**WRITTEN INSTRUCTION**
Output the records from the start through the line containing "damaged front bumper [28, 190, 240, 352]" as a two-column CSV with the columns instruction and detections. Give one row per request, with its text and its answer each in a single quoted field and line breaks replaced by spaces, and omit the pictures.

* * *

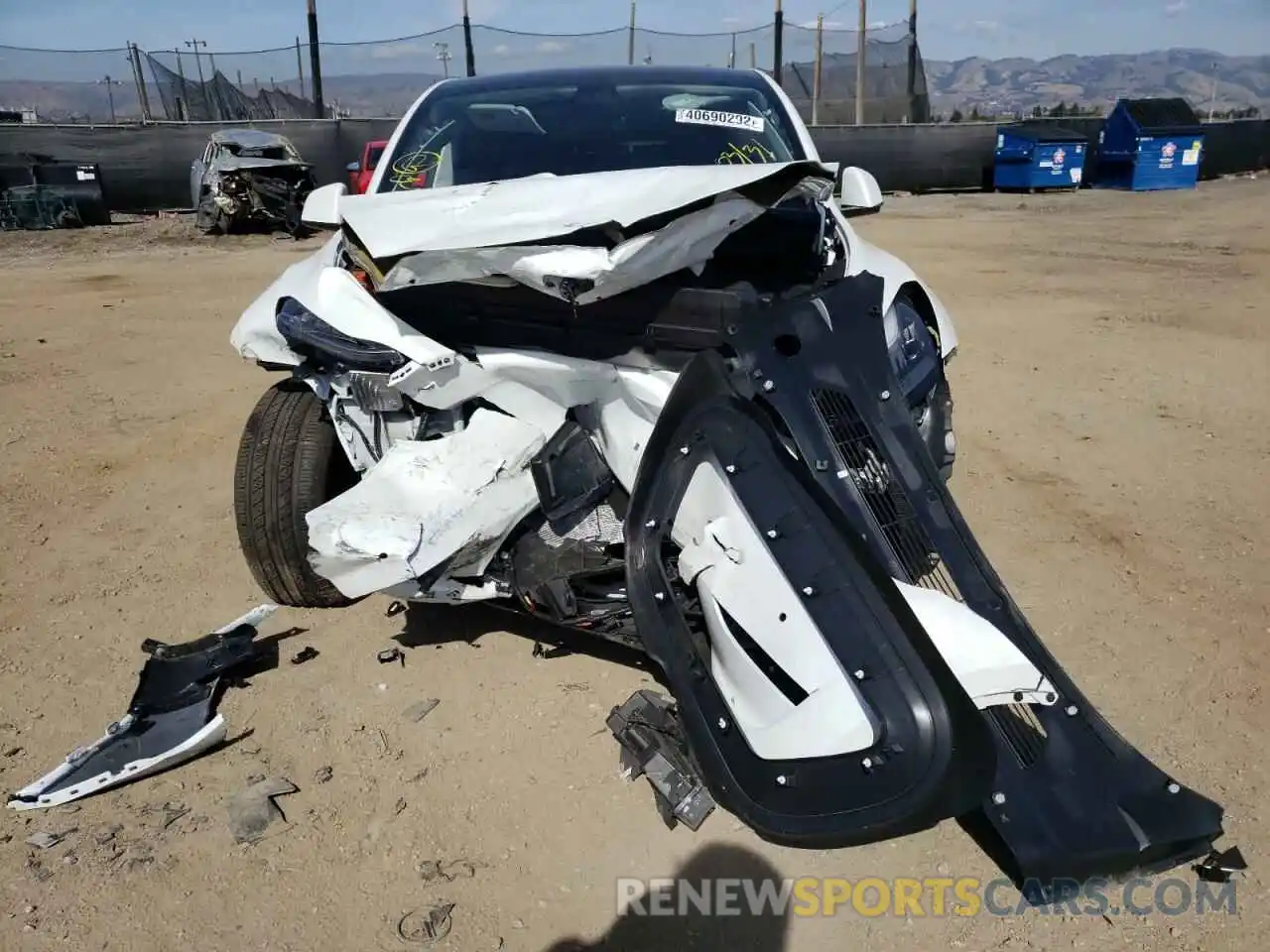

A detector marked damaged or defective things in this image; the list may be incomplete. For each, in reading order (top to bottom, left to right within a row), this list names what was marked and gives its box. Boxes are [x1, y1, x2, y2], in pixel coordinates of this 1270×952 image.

wrecked white car [191, 127, 316, 236]
crumpled car hood [340, 161, 832, 305]
broken headlight lens [277, 298, 406, 373]
white wrecked car in background [223, 64, 1234, 893]
wrecked white car [223, 66, 1234, 903]
crushed fender [6, 606, 275, 817]
detached front bumper cover [7, 606, 275, 807]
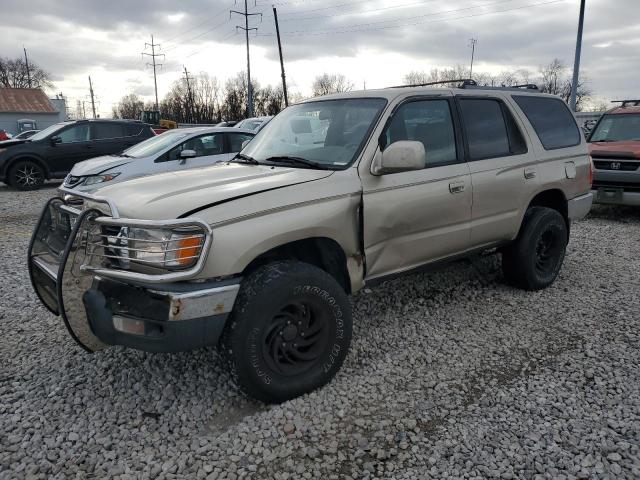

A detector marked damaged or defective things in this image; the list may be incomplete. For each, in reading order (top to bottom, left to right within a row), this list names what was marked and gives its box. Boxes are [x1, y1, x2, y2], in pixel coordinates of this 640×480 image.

crumpled hood [70, 155, 132, 175]
crumpled hood [96, 163, 336, 219]
crumpled hood [592, 141, 640, 159]
damaged front bumper [28, 190, 240, 352]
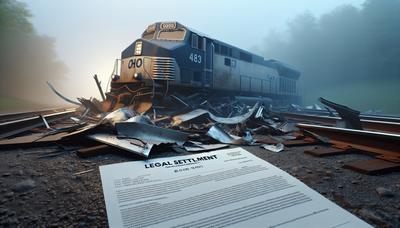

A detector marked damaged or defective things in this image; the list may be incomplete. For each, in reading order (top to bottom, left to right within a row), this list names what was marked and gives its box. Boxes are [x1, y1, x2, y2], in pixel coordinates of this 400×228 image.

* * *

**COMPLETE OUTPUT**
instruction,detections
"A detector marked damaged or defective things in this image; the list may be incomplete. For each, in reading order (top to bottom, left to right within a row), this list names what was marked and gives its box. Boxes are [x1, y1, x2, y2], in pixel coordinates of this 1270×952 image.","wrecked white car [191, 127, 316, 236] crumpled car hood [340, 161, 832, 305] broken headlight lens [277, 298, 406, 373] white wrecked car in background [223, 64, 1234, 893] wrecked white car [223, 66, 1234, 903] crushed fender [6, 606, 275, 817] detached front bumper cover [7, 606, 275, 807]"
"A detector marked damaged or defective things in this image; the list may be incomplete. For each, in reading order (top to bottom, left to right within a row), this list names what was marked and gives its box. Boxes are [x1, y1, x2, y2], in pixel coordinates of this 640×480 image.","crumpled hood [70, 155, 132, 175] crumpled hood [96, 163, 336, 219] crumpled hood [592, 141, 640, 159] damaged front bumper [28, 190, 240, 352]"